The majority of patients (61%) were male, with an average age of 36 years. Overall, 80% of patients had classical papillary thyroid cancer (PTC), while the rest had the follicular variant of PTC. Patients with pre-existing high anti-TPO antibody levels measured in banked sera collected 7 to 10 years prior to the thyroid cancer diagnosis had nearly double the odds of developing thyroid cancer. This association was 2.5 increased in females as compared to 1.6 times increased in males. In addition, the thyroid cancer risk increased as the serum anti-TPO antibody levels increased. Smoking did not affect the association between thyroid autoimmunity and thyroid cancer in this population.
Additional analysis showed that a pre-existing diagnosis of autoimmune thyroid disease accounted for 35% of the increased likelihood of these patients to be diagnosed with thyroid cancer. However, these patients had more favorable cancer features (e.g., smaller cancer size and less often spread into the neck lymph nodes), indicating a less aggressive cancer and/or diagnosis at earlier stages in thyroid cancer patients with known thyroid autoimmunity because of increased screening in this group.

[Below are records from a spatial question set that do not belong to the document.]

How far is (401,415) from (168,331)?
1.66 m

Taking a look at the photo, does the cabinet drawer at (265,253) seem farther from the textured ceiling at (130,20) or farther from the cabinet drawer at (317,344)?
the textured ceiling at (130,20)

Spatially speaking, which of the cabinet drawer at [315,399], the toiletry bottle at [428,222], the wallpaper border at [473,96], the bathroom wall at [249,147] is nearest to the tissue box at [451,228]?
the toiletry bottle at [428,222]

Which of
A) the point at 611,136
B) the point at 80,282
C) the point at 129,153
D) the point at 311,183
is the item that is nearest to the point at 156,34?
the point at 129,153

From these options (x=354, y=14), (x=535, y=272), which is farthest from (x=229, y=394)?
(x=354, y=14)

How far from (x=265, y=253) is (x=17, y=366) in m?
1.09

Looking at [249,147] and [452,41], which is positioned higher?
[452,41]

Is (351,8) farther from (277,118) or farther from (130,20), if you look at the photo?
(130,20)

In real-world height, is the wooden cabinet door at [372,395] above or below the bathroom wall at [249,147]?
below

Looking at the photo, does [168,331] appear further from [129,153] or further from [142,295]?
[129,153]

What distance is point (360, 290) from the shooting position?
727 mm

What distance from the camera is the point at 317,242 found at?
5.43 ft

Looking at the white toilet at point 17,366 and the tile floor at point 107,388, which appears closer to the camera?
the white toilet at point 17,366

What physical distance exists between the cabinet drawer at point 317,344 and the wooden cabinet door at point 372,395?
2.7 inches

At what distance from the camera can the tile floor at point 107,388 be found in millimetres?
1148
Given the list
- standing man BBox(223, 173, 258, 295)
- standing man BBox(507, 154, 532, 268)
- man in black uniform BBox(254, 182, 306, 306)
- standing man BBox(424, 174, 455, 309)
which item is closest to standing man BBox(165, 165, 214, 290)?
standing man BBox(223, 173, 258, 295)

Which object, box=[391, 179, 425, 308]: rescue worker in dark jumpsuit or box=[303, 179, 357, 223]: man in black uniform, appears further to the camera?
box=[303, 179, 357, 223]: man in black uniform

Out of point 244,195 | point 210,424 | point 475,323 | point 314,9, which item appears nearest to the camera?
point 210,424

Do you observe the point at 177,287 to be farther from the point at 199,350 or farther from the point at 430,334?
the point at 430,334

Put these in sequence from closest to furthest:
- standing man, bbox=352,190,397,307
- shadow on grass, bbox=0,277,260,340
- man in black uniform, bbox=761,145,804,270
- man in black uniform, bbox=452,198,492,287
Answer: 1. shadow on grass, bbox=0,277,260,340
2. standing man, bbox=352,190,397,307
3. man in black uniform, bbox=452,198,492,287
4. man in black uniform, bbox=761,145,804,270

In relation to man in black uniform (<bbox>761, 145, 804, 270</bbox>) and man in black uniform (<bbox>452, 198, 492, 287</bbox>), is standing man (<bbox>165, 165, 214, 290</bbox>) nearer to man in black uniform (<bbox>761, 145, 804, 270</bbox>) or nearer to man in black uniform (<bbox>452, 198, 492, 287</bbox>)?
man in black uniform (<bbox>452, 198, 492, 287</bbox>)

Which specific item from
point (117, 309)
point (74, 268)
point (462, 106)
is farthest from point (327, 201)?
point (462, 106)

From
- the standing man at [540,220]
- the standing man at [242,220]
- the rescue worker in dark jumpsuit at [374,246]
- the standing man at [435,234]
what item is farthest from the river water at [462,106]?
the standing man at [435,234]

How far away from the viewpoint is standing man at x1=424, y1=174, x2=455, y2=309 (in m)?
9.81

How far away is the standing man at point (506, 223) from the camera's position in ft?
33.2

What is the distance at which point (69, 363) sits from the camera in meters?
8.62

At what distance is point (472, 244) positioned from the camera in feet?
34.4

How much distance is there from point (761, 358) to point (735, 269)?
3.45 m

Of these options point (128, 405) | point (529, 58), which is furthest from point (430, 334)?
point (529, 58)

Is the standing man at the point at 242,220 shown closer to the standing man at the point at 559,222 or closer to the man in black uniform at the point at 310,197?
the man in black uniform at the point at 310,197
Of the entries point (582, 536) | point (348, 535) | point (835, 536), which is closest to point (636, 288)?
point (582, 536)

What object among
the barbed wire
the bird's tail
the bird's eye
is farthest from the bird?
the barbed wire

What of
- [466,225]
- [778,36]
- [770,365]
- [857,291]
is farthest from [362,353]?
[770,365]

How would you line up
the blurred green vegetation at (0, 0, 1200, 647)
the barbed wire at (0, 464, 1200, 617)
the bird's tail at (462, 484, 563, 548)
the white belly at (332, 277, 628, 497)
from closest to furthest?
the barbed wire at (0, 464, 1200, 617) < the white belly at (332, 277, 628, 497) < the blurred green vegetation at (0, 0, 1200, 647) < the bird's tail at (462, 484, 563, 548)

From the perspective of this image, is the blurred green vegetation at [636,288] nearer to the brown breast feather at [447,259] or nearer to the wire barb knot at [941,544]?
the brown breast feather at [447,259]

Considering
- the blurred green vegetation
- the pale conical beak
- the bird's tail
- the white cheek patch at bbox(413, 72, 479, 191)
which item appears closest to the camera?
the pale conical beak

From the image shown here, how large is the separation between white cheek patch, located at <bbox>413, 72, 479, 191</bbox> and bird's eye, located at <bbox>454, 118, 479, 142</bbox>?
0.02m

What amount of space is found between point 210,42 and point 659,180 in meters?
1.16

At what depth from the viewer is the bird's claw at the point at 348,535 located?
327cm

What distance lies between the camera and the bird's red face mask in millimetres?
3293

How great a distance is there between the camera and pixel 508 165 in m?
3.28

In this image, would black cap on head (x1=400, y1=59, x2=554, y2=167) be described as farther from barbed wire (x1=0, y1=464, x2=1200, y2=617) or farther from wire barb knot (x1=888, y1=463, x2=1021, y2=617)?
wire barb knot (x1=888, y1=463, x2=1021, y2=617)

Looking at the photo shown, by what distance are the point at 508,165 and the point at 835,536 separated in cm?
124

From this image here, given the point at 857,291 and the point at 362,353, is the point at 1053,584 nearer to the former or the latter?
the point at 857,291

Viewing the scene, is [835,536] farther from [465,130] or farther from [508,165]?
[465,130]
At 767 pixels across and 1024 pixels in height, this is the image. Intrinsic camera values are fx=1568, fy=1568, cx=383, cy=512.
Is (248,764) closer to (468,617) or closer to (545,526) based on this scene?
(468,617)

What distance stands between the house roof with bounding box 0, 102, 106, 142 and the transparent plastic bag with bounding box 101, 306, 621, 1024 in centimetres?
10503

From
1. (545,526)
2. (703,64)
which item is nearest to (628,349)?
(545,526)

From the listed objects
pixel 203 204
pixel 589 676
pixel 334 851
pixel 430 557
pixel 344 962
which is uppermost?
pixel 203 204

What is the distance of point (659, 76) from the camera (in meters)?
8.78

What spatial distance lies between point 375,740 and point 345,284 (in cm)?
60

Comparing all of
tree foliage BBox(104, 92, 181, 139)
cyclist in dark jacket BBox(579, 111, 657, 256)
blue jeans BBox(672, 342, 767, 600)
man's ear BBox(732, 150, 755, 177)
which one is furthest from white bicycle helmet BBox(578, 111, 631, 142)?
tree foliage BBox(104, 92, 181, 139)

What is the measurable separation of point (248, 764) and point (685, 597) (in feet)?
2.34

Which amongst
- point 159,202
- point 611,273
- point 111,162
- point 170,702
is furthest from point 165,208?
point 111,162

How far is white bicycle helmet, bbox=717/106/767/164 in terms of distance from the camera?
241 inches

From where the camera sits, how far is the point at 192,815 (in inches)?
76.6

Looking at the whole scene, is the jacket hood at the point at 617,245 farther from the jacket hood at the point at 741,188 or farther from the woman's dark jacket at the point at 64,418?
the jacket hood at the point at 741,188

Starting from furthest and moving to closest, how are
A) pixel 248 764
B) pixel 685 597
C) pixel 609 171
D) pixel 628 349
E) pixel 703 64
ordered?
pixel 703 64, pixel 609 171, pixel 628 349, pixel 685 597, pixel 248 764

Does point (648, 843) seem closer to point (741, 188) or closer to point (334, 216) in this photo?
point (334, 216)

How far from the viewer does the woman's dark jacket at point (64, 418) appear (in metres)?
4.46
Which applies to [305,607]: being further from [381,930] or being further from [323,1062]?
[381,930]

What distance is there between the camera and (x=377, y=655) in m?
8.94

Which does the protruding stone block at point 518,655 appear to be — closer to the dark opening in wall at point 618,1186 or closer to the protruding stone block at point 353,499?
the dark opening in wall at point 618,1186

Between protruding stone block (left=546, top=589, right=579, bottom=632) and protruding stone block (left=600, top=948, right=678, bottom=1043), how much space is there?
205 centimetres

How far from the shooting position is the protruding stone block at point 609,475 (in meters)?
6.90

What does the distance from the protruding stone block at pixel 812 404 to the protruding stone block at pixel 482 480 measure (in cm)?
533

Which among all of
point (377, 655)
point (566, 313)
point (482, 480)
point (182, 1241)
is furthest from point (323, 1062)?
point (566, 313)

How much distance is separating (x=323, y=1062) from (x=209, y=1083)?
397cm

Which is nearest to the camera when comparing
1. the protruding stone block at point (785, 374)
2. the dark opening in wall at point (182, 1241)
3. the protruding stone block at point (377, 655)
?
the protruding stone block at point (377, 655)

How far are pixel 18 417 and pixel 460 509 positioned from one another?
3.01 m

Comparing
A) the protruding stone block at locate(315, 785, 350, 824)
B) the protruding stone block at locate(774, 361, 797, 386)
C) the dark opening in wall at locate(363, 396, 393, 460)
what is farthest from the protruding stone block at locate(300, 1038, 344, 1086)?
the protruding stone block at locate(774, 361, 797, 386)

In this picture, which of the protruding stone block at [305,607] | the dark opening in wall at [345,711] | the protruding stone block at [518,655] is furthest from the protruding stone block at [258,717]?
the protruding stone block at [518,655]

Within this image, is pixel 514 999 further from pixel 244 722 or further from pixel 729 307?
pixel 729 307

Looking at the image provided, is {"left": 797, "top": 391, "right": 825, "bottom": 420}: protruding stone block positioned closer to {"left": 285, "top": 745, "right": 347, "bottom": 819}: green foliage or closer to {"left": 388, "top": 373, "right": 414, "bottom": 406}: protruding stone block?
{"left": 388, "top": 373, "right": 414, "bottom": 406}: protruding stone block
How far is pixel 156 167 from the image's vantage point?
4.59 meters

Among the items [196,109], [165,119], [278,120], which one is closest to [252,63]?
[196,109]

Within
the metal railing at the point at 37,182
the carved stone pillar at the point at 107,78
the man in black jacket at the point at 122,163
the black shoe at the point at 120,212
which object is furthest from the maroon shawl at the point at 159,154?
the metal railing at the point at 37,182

WHAT ARE THE IMPLICATIONS OF THIS STUDY?
This study showed that long-standing autoimmune thyroid disease (up to 10 years prior to thyroid cancer diagnosis) is associated with papillary thyroid cancer. Patients with higher thyroid autoantibody titers had a higher risk of developing papillary thyroid cancer. Patients with known thyroid autoimmune disease were diagnosed with thyroid cancer at earlier stages, because of close monitoring of these patients.